Sardinia Entertainment organizza un benvenuto d’eccezione al mese di Agosto, una domenica sera ricca di stelle e melodie di tempi passati perfettamente incastonati nella ritmica moderna. Il figlio di uno dei più grandi cantautori italiani per FestivAlguer 2010, De Andrè canta De Andrè, Cristiano canta Fabrizio, e lo canta nel migliore dei modi, come solo chi ha visto da vicino un grande poeta e ci ha vissuto insieme può fare.

L’Anfiteatro Maria Pia schiude le braccia alla poesia cantata e accoglie una moltitudine ineguale di persone che dalle parole di De Andrè ha tratto e continua a trarre conforto. Dalla platea, composta dal sessantenne che alzandosi dalla sedia in quarta fila sprigiona tutta la sua gioia ai primi accordi di Don Raffaè, ai ventenni che non sanno stare seduti e con i bicchieri di vino in mano possono solo immaginare quelle che erano le atmosfere degli anni in cui Fabrizio cantava, e ci sono tutti, donne uomini e bambini che sono la vittoria della musica ricercata, la musica che rimane e che ha ancora molto da dire.

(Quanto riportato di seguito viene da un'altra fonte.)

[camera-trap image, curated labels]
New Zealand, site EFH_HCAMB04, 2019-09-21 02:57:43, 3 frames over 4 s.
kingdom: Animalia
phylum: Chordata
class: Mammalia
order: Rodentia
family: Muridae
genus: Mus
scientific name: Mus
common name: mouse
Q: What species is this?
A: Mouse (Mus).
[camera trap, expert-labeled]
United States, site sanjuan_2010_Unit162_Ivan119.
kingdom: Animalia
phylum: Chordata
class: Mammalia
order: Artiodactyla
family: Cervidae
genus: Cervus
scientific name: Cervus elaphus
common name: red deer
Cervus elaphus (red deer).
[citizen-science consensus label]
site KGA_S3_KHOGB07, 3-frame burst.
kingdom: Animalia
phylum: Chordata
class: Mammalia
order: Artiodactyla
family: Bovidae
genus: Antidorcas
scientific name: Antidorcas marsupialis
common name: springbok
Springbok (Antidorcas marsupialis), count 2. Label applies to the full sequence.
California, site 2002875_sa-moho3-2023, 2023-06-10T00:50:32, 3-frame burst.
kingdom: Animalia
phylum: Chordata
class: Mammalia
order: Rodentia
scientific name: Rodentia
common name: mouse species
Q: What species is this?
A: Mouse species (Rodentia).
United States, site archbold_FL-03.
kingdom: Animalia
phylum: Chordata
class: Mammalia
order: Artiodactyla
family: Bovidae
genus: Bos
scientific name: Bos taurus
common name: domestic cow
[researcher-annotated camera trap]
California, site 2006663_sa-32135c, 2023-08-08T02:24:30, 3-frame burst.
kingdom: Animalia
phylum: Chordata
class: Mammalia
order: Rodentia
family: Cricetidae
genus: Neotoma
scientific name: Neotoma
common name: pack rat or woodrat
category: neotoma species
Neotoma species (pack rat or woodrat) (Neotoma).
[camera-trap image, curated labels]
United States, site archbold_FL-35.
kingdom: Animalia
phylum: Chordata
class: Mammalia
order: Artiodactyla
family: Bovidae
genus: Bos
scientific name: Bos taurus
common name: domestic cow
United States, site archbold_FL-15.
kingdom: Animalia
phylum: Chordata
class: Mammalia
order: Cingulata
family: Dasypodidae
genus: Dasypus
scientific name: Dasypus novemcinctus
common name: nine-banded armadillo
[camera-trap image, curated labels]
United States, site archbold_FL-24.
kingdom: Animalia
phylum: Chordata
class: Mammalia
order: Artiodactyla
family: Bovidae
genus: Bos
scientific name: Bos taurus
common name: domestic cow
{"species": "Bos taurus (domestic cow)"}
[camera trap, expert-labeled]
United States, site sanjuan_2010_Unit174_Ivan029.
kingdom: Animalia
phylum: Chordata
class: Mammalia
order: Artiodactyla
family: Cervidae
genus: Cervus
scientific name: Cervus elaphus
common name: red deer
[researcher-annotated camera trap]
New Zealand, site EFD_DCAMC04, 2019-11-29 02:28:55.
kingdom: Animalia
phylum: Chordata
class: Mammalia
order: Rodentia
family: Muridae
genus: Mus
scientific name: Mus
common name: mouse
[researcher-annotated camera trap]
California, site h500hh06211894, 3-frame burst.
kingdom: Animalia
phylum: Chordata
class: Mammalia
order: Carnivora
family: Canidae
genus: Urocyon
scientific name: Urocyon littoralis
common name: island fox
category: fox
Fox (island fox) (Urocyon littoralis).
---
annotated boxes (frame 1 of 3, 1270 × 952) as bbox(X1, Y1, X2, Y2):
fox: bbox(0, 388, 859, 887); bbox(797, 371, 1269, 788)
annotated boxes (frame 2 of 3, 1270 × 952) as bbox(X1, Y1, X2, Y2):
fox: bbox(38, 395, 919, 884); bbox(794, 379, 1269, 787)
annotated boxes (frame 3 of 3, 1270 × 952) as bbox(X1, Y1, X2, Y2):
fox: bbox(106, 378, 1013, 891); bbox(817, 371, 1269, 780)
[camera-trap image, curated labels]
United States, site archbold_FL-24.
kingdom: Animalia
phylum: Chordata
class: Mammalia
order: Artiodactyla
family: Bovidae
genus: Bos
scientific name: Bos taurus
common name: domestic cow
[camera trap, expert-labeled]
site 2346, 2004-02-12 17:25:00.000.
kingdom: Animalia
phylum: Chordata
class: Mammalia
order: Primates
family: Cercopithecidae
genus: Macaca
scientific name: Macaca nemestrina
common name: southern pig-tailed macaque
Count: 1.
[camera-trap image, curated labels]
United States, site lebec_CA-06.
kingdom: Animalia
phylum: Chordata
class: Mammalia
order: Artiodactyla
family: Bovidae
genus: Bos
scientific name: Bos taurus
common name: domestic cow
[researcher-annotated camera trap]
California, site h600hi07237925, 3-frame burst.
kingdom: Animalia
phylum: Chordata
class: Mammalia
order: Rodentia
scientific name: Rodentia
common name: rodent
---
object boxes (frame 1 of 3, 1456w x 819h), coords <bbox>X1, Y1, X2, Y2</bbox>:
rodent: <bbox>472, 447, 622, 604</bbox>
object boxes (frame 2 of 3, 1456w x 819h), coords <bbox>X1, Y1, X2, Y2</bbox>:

La voce di Cristiano sembra incarnarsi perfettamente in quella di Fabrizio, “datemi una sigaretta”, dice prendendo una pausa tra una canzone e l’altra.
I brani in dialetto, Crueza de ma, su tutti, rappresentano in pieno quello che De Andrè pensava della musica: fondersi con il territorio, la sua gente e le loro storie, non la lingua italiana, quindi, con le sue tronche, ma i dialetti locali, gli unici in grado di esprimere le storie degli ultimi, dei respinti, degli anonimi. Ed ecco che Cristiano non può farci mancare una Marinella suonata eccezionalmente con incursioni di chitarre rock, Dormono sulla collina dell’Antologia di Spoon River e naturalmente la storia di quel pescatore che tanto ha da insegnare, e per finire le struggenti note finali di Canzone dell’amore perduto. I suoni mediterranei, non mancano, continuano ad esserci ma mescolati a sonorità rock, sono il risultato delle influenze della musica ascoltata da Cristiano e dal resto della band che non fanno perdere l’essenza della poesia di De Andrè.

Vedere i lineamenti di Cristiano avvolti dalle luci, dalla musica, dalla poesia non può non farci riflettere su quanto forte dev’essere l’animo di questo ragazzone, che dietro alla fortuna di avere un padre come Fabrizio avrà dovuto subire senza dubbio la pesante e a volte dolorosa figura del genio paterno, ma dalle sue capacità interpretative ci fa capire che è stato in grado di conviverci e soprattutto di trasmetterci quell’anima fragile che tanto ha dato alla nostra isola.